Walker’s Democratic opponent in his reelection race this year certainly thought so. Mary Burke has already been airing commercials highlighting the accusations in the hope that the charge would turn the tide in what was already a close contest.
But yesterday those counting on this so-called scandal putting an end to Walker’s career got some disappointing news. The lawyer representing the special prosecutors that had been running the now curtailed investigation announced that, despite the misleading headlines, the governor was not the object of any criminal probe. Despite the broad conclusions drawn from the documents uncovered last week, the lawyer said that “no conclusions” had been reached in the effort that has already been dismissed by judges as a politicized fishing expedition.
But don’t expect any apologies from the liberals who were burying Walker and speaking of him as a criminal. Needless to say, the same outlets that were screaming bloody murder about Walker’s guilt last week haven’t much to say about this development. The Times buried a story about it inside the paper in contrast to the front-page treatment it accorded the original allegation.

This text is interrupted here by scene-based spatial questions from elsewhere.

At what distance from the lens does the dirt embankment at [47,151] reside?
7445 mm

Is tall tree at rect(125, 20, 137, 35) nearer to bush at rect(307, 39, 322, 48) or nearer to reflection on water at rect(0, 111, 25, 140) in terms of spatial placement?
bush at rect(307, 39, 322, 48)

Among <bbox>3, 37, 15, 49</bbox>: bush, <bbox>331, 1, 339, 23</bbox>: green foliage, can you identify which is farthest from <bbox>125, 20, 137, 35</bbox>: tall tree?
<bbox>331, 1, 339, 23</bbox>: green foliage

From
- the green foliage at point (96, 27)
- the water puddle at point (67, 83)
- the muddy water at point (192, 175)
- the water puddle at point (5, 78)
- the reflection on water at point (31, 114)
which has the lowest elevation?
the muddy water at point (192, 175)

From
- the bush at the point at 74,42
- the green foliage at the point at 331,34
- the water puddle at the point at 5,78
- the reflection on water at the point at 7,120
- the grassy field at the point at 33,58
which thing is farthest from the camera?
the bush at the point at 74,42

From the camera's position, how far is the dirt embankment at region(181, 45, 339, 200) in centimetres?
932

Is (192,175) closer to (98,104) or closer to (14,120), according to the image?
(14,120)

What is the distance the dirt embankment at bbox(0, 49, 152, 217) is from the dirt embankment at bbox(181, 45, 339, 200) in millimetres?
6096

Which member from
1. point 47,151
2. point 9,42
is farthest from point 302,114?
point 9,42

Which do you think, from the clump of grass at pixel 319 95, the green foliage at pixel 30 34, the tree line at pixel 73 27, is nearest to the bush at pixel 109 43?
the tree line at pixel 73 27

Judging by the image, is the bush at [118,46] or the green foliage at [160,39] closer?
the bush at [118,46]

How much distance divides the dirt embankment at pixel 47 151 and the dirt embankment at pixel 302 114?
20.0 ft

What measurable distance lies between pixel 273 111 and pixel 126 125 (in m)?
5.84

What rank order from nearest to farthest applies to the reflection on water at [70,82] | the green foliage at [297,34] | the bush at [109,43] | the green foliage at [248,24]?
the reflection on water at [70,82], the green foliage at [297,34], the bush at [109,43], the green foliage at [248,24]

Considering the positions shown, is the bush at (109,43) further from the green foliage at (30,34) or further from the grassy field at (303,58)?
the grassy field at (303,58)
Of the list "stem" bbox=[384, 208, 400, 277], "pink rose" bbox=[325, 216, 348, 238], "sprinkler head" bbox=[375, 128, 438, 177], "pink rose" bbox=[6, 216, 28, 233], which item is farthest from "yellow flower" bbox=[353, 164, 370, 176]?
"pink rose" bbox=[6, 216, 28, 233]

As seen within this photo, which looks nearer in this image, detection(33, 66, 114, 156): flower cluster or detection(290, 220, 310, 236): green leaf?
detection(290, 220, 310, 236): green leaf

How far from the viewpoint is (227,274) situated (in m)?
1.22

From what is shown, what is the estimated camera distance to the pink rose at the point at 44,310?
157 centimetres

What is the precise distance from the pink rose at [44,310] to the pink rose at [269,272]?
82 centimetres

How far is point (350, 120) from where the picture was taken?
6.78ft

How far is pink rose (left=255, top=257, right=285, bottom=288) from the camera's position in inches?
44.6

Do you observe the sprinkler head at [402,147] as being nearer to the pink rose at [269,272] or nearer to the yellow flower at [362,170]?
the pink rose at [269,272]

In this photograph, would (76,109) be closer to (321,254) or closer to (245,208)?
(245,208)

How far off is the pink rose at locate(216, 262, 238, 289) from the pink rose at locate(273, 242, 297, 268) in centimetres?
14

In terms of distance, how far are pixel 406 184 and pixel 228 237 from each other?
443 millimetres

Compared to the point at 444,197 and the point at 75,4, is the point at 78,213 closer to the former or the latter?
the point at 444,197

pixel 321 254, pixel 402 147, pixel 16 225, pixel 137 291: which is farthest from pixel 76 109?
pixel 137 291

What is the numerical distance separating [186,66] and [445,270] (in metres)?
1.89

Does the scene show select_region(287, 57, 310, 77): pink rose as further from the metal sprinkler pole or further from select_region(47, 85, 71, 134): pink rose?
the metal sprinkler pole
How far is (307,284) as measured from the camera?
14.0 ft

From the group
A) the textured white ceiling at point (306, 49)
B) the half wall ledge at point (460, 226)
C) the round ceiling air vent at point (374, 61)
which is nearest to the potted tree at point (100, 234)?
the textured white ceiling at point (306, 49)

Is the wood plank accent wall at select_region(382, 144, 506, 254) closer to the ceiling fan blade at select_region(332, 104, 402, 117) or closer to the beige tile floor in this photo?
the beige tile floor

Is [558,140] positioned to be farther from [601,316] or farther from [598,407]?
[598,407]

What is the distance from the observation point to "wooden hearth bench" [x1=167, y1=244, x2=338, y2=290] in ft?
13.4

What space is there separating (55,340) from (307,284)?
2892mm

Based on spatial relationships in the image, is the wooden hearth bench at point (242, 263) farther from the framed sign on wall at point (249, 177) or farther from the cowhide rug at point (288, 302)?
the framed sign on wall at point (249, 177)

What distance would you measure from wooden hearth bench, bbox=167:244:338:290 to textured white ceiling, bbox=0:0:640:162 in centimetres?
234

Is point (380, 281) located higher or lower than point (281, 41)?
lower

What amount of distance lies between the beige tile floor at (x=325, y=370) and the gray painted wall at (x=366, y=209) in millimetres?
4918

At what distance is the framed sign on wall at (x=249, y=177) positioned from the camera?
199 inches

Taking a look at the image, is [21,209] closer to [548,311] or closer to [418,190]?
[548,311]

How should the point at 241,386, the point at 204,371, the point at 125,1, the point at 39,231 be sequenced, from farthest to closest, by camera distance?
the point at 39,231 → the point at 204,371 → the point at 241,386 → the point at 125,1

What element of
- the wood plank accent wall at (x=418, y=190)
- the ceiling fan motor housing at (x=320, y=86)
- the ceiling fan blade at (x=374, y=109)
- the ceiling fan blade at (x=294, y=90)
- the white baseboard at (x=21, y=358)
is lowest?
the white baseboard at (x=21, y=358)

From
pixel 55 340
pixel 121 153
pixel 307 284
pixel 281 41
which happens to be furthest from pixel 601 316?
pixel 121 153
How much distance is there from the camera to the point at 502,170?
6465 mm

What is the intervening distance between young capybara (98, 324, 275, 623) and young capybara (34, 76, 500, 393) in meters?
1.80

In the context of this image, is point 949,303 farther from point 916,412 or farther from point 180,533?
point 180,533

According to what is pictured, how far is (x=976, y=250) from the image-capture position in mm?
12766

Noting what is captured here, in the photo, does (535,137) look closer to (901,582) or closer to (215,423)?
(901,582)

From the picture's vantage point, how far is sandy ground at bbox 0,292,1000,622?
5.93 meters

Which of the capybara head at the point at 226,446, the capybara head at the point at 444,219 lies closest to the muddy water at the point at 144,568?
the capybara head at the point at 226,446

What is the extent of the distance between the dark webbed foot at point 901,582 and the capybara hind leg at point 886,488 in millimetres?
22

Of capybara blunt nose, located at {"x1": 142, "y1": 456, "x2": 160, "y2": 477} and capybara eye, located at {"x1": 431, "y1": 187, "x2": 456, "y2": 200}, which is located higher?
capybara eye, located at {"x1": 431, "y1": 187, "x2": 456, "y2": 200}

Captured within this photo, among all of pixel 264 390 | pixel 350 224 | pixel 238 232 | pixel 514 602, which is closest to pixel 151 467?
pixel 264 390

This case was just the latest example of liberal attempts to take out a man whom they fear. Walker was the most successful of all the Republican governors elected in 2010. He achieved groundbreaking reforms that freed his state of the tyranny of state worker unions and their contracts that were burying Wisconsin (and many other states) in debt. That put him in the cross hairs of Democrats and their thuggish union allies that employed intimidation tactics to thwart the state legislature’s ability to function. When that failed they attempted to use a recall vote to throw Walker out of office that was no more successful than earlier efforts.
Liberal hate transformed Walker from a little known county executive four years ago into a conservative folk hero with a legitimate shot at a 2016 presidential run. Thus it was hardly surprising that many of the same people who have been denouncing his reformist policies were quick to seize on anything that would besmirch his reputation. But while liberals had high hopes for this story a week ago, it seems now they can only console themselves with the thought that the endless repetition of the word “criminal” in the same sentence with Walker’s name will have done enough damage to even the odds in the Wisconsin gubernatorial race. It remains to be seen whether the debunking of this “scandal” will undo the harm that the initial reports caused.
Like previous efforts to knock off Walker, this story flopped. Though he’s in for a tough fight to win reelection, liberals have been writing his political obituary almost continuously since he first took office in 2011. It may be that by overreaching in this manner, the left has once again handed Walker a stick with which to beat them. Just as the recall effort drew more attention to the dictatorial hold on the state treasury that unions were seeking to defend than any of Walker’s shortcomings, it may be that this “scandal” may have just served as a reminder to voters of media bias rather than any fault on the part of the governor.